[Text excerpt]
↓↓↓
You might also want to check out this paper on the topic, which comes with yet-another baseline: http://citeseerx.ist.psu.edu/viewdoc/download?doi=10.1.1.72.4357&rep=rep1&type=pdf
I took another approach, perhaps it will help someone...
First it searches if it word appears in my case with IgnoreCase (you change this of course yourself).
Then I create a list of Regex matches on each separators and search for the first occurrence of the word (allowing partial case insensitive matches).
From that index, I get the 10 matches in front and behind the word, which makes the snippet.
public static string GetSnippet(string text, string word)
{
if (text.IndexOf(word, StringComparison.InvariantCultureIgnoreCase) == -1)
{
return "";
}
var matches = new Regex(#"\b(\S+)\s?", RegexOptions.Singleline | RegexOptions.Compiled).Matches(text);
var p = -1;
for (var i = 0; i < matches.Count; i++)
{
if (matches[i].Value.IndexOf(word, StringComparison.InvariantCultureIgnoreCase) != -1)
{
p = i;
break;
}
}
if (p == -1) return "";
var snippet = "";
for (var x = Math.Max(p - 10, 0); x < p + 10; x++)
{
snippet += matches[x].Value + " ";
}
return snippet;
}
If you use CONTAINSTABLE you will get a RANK back , this is in essence a density value - higher the RANK value, the higher the density. This way, you just run a query to get the results you want and dont have to result to massaging the data when its returned.
Wrote a function to do this just now. You want to pass in:
Inputs:
Document text
This is the full text of the document you're taking a snippet from. Most likely you will want to strip out any BBCode/HTML from this document.
Original query
The string the user entered as their search
Snippet length
Length of the snippet you wish to display.
Return Value:
Start index of the document text to take the snippet from. To get the snippet simply do documentText.Substring(returnValue, snippetLength). This has the advantage that you know if the snippet is take from the start/end/middle so you can add some decoration like ... if you wish at the snippet start/end.
Performance
A resolution set to 1 will find the best snippet but moves the window along 1 char at a time. Set this value higher to speed up execution.
Tweaks
You can work out score however you want. In this example I've done Math.pow(wordLength, 2) to favour longer words.
private static int GetSnippetStartPoint(string documentText, string originalQuery, int snippetLength)
↑↑↑
[Source material]
↓↓↓
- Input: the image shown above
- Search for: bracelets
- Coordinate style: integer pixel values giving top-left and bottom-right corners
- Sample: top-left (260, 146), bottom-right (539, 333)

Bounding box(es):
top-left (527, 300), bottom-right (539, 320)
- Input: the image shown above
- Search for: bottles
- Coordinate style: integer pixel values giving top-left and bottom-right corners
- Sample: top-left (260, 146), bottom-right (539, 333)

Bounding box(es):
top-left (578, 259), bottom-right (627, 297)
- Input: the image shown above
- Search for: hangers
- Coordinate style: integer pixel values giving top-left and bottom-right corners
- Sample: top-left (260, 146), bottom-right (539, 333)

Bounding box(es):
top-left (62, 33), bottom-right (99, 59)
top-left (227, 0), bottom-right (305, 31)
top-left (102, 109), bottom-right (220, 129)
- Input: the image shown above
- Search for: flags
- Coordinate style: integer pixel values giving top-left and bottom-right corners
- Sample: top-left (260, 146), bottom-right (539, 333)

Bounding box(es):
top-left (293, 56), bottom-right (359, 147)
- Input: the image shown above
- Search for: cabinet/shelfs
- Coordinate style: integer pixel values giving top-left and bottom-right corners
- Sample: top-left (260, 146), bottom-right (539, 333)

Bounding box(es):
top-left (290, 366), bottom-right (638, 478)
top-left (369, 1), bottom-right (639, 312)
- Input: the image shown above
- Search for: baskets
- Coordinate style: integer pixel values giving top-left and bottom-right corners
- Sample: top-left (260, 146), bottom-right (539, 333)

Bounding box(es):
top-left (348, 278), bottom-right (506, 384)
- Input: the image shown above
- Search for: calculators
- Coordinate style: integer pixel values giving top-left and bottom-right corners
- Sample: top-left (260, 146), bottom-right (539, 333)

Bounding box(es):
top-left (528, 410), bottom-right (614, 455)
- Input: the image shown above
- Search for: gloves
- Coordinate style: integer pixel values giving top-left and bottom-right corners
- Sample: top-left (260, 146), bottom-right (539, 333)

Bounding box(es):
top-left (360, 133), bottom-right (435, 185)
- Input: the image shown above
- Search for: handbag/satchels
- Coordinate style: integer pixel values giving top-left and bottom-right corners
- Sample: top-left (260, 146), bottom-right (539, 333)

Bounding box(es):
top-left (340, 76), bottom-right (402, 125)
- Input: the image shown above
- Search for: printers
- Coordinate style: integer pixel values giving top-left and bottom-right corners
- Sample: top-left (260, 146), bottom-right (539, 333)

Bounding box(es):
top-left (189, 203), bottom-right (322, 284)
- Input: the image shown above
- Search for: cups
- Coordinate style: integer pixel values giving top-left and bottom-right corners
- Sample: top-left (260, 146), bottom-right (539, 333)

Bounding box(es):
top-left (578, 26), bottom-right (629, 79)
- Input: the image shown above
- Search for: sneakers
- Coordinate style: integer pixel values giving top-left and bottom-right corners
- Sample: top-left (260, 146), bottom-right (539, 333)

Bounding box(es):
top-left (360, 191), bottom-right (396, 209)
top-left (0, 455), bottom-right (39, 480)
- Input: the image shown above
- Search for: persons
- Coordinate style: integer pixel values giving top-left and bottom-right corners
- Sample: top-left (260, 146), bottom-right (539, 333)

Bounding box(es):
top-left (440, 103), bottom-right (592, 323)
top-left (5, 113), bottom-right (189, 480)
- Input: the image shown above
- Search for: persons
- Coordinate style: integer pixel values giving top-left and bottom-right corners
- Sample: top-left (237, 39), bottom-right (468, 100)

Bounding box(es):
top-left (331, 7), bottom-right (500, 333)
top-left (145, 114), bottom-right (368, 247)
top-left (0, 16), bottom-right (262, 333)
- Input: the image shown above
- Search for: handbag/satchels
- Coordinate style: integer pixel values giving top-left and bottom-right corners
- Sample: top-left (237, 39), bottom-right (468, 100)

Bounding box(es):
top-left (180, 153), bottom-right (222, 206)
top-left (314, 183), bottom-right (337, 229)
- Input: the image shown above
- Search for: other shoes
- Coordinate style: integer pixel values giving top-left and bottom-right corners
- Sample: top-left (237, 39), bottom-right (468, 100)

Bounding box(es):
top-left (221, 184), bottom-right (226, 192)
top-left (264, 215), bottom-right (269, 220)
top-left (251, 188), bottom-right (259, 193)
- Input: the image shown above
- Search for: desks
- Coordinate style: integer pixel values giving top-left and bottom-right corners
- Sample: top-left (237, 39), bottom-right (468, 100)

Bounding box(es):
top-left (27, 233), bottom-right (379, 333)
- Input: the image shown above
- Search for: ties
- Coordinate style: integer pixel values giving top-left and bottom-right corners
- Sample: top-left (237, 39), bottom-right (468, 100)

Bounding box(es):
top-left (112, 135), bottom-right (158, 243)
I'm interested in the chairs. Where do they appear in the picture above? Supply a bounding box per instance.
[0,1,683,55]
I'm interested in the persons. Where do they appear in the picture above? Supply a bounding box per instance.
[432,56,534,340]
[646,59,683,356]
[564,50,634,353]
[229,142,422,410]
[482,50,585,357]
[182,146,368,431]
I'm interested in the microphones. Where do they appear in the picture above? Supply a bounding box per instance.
↑↑↑
[Problem to solve]
Go on with the search-snippet text, starting after its last line.

[Answer]
{
// Normalise document text
documentText = documentText.Trim();
if (string.IsNullOrWhiteSpace(documentText)) return 0;
// Return 0 if entire doc fits in snippet
if (documentText.Length <= snippetLength) return 0;
// Break query down into words
var wordsInQuery = new HashSet<string>();
{
var queryWords = originalQuery.Split(' ');
foreach (var word in queryWords)
{
var normalisedWord = word.Trim().ToLower();
if (string.IsNullOrWhiteSpace(normalisedWord)) continue;
if (wordsInQuery.Contains(normalisedWord)) continue;
wordsInQuery.Add(normalisedWord);
}
}
// Create moving window to get maximum trues
var windowStart = 0;
double maxScore = 0;
var maxWindowStart = 0;
// Higher number less accurate but faster
const int resolution = 5;
while (true)
{
var text = documentText.Substring(windowStart, snippetLength);
// Get score of this chunk
// This isn't perfect, as window moves in steps of resolution first and last words will be partial.
// Could probably be improved to iterate words and not characters.
var words = text.Split(' ').Select(c => c.Trim().ToLower());
double score = 0;
foreach (var word in words)
{
if (wordsInQuery.Contains(word))
{
// The longer the word, the more important.
// Can simply replace with score += 1 for simpler model.
score += Math.Pow(word.Length, 2);
}
}
if (score > maxScore)
{
maxScore = score;
maxWindowStart = windowStart;
}
// Setup next iteration
windowStart += resolution;
// Window end passed document end
if (windowStart + snippetLength >= documentText.Length)
{
break;
}
}
return maxWindowStart;
}
Lots more you can add to this, for example instead of comparing exact words perhaps you might want to try comparing the SOUNDEX where you weight soundex matches less than exact matches.